Reflecting on the sporadic development of religious liberty in our colonial period, colonial historian Perry Millar admits that our success in finally establishing it was somewhat accidental.

To put it baldly, ... we didn't aspire to freedom, we didn't march steadily toward it, we didn't unfold the inevitable propulsion of our hidden nature: we stumbled into it. We got a variety of sects as we got a college catalogue: the denominations and the sciences multiplied until there was nothing anybody could do about them. Wherefore we gave them permission to exist, and called the result freedom of the mind. Then we found, to our vast delight, that by thus negatively surrendering we could congratulate ourselves on a positive and heroic victory. So we stuck the feather in our cap and called it Yankee Doodle.

In large measure he is right. Religious liberty evolved as much by cultural necessity as by thoughtful argument. On the other hand, the misbegotten and ultimately futile attempts by local religious establishments to protect religion and forestall the establishment of religious liberty make Roger Williams's early experiment in tolerance and religious freedom all the more remarkable.
Roger Williams was doing a new thing in Rhode Island, a thing much more in the spirit of the scriptures than could possibly be enforced by law. It was not out of religious indifference that he favored toleration. According to his reading of the scriptures, free association and expression were essential conditions for true religious conviction. For the truth to be embraced, it must never be coerced. In Williams's view, the government is not established to enforce religion but "for the preservation of mankind in civil order and peace. The world otherwise would be like the sea, wherein men, like fishes, would hunt and devour each other, and the greater devour the less."
Roger Williams rested his defense of religious liberty on three principles: (i) All forms of religious persecution are irreligious; (2) enforced religious conformity strips belief of conviction and endangers the commonweal; and (3) both institutionally and morally, church and state are protected and thrive only when fully independent from one another. These three points constitute the framework for the liberal religious synthesis concerning church and state in America.
First, regardless of how noble the cause, any act of religious persecution countermands the teachings of Jesus. Not only is God capable of taking care of himself but any "ends justify the means" effort to impose religious teachings, however true those teachings may be, undermines the gospel.
Williams's graphic term for religious persecution was "rape of the soul." When people are forced to believe what they do not, the conscience is ravished and Christ's message is violated. Citing the parable of the wheat and the tares in Matthew 13, Williams insisted that the tares (ingenerate Christians or infidels) not be molested; this would only jeopardize the wheat growing in their midst. On Judgment Day, God would separate the two, harvesting the wheat and burning the tares.

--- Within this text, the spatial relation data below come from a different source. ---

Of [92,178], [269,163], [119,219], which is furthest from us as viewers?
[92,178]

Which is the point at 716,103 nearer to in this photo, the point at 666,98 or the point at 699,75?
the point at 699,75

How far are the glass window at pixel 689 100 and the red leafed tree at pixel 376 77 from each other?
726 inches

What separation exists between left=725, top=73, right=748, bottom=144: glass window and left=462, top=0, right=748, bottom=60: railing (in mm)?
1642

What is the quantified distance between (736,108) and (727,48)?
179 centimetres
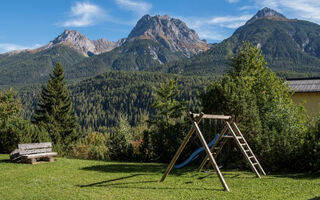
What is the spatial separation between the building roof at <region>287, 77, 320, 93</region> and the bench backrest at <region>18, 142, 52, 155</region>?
21.4 m

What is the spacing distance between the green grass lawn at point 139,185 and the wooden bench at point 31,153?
5.19ft

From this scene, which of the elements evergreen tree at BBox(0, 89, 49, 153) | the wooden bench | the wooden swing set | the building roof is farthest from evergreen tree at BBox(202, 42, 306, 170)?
evergreen tree at BBox(0, 89, 49, 153)

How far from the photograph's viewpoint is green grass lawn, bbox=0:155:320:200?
8867 mm

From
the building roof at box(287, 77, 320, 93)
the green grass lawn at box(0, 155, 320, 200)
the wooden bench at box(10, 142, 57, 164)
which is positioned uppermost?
the building roof at box(287, 77, 320, 93)

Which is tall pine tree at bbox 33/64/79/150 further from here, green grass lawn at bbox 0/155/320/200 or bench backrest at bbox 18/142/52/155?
green grass lawn at bbox 0/155/320/200

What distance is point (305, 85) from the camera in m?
27.2

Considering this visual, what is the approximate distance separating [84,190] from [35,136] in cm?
1374

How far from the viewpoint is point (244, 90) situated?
51.4 feet

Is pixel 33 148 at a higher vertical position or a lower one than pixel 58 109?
lower

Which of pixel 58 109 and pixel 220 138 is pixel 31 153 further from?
pixel 58 109

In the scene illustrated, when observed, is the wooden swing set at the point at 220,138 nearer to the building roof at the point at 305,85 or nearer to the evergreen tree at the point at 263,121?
the evergreen tree at the point at 263,121

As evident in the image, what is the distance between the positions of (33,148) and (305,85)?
912 inches

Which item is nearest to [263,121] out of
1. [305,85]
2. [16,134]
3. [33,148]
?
[33,148]

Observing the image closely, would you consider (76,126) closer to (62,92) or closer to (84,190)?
(62,92)
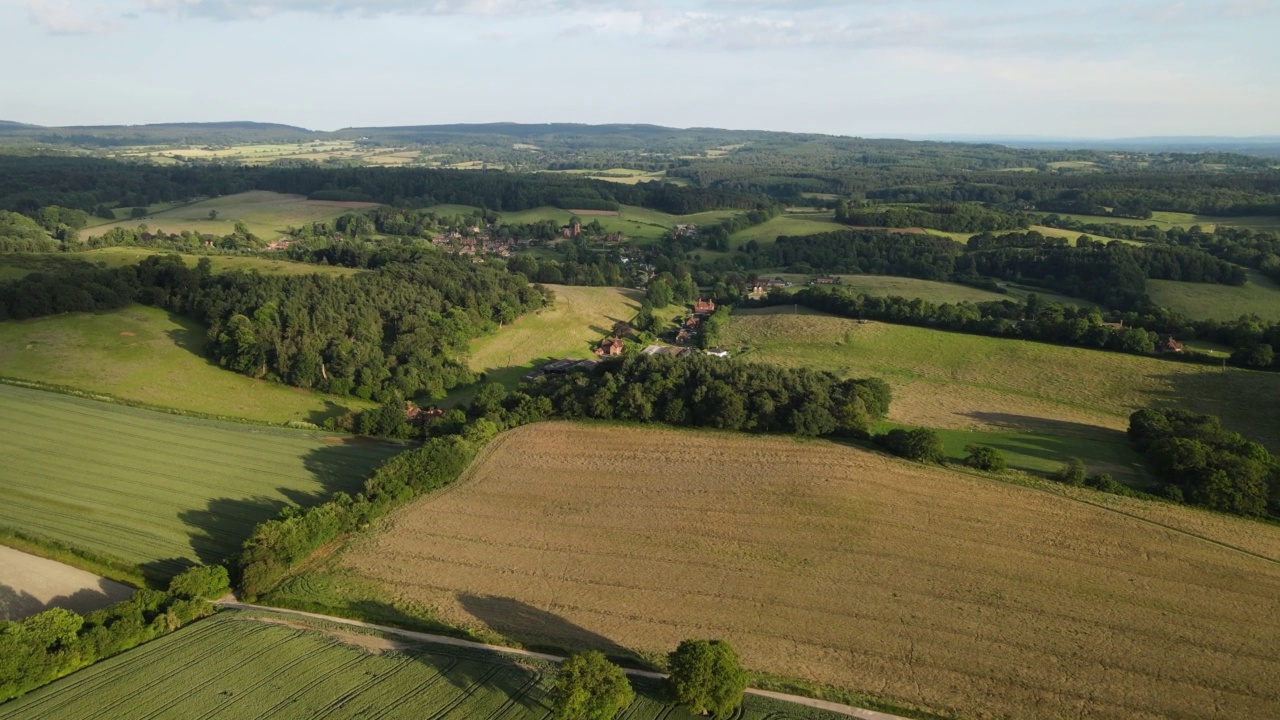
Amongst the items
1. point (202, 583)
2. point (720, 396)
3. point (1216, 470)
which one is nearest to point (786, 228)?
point (720, 396)

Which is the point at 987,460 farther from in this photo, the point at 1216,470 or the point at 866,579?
the point at 866,579

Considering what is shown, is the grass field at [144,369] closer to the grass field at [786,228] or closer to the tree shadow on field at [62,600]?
the tree shadow on field at [62,600]

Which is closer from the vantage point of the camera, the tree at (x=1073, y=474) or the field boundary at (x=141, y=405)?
the tree at (x=1073, y=474)

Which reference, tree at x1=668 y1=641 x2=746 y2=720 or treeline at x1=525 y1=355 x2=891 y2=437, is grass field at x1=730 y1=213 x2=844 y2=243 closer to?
treeline at x1=525 y1=355 x2=891 y2=437

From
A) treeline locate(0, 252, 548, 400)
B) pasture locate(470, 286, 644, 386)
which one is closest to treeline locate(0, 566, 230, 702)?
treeline locate(0, 252, 548, 400)

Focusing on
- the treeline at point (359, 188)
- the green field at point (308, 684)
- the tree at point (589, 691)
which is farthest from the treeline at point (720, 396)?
the treeline at point (359, 188)
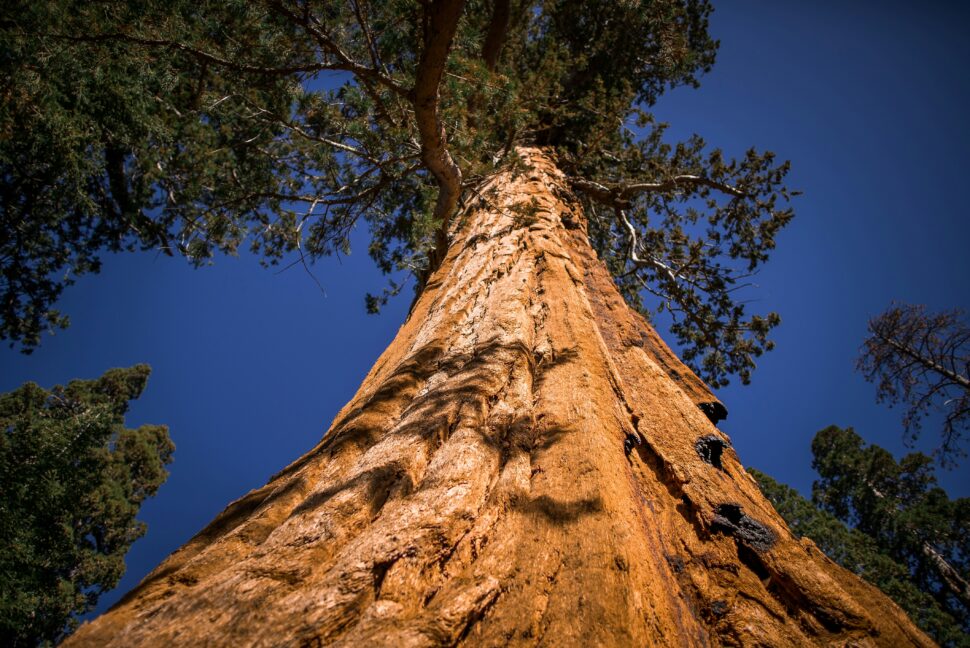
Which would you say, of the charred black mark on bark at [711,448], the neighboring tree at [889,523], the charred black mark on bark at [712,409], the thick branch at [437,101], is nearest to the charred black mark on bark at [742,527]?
the charred black mark on bark at [711,448]

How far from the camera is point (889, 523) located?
35.4 ft

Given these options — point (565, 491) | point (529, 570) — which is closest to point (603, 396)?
point (565, 491)

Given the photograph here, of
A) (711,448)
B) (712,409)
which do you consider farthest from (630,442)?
(712,409)

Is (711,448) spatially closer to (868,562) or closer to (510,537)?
(510,537)

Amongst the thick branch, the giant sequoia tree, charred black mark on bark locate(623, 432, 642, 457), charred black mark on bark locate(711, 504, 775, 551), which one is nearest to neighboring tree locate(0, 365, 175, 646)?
the giant sequoia tree

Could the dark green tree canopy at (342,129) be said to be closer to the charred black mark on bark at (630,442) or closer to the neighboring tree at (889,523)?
the charred black mark on bark at (630,442)

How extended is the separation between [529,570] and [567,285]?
1.86 m

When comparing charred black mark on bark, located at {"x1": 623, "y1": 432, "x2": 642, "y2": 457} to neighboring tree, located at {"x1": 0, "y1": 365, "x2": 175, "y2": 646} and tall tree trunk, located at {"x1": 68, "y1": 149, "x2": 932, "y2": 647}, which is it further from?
neighboring tree, located at {"x1": 0, "y1": 365, "x2": 175, "y2": 646}

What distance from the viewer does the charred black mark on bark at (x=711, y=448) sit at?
5.28ft

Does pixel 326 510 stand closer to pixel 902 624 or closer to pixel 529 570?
pixel 529 570

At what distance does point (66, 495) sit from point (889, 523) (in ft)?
54.2

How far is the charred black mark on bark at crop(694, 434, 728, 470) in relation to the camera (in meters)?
1.61

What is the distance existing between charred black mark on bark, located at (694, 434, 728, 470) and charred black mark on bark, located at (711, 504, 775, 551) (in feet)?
0.84

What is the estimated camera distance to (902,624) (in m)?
1.05
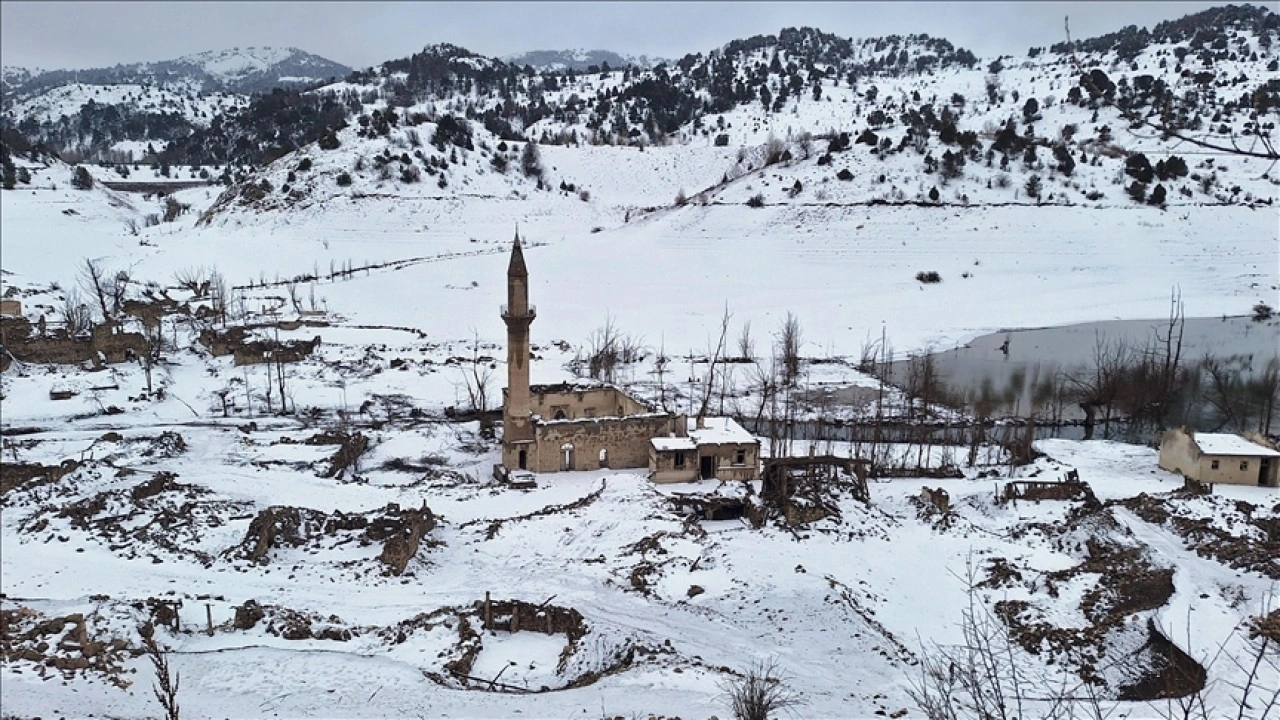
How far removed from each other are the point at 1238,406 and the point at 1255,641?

Before this harvest, any human attempt to divide wheat from tares would surely prove premature, haphazard, and self-defeating.
Second, since salvation cannot be coerced, each individual must be permitted the full latitude of his or her conscience in all private matters, especially with respect to religion. Williams offered two reasons for this, one positive and one negative: (1) Religion cannot be authentic without liberty; and (2) those who enforce their own beliefs on another may be wrong. When possessed by falsehood, those prosecuting the truth become persecutors of the truth, crucifiers in Christ's name. Williams's insistence on liberty of conscience, with its corollary, tolerance toward those with unpopular opinions, is the keystone for all subsequent legislation protecting minority rights, whether religious, social, or political. In Williams's view, the civil authorities must "provide in their high wisdom for the security of all the respective meetings, assemblings, worshippings, preaching, disputings, etc . . . [so] that civil peace and the beauty of civility and humanity [may] be maintained among the chief opposers and dissenters."
This proposition undergirds Williams's third argument in favor of religious liberty: It is in the best interest of both church and state for the two to remain independent. To begin with, he could find no warrant in scripture for any such collusion.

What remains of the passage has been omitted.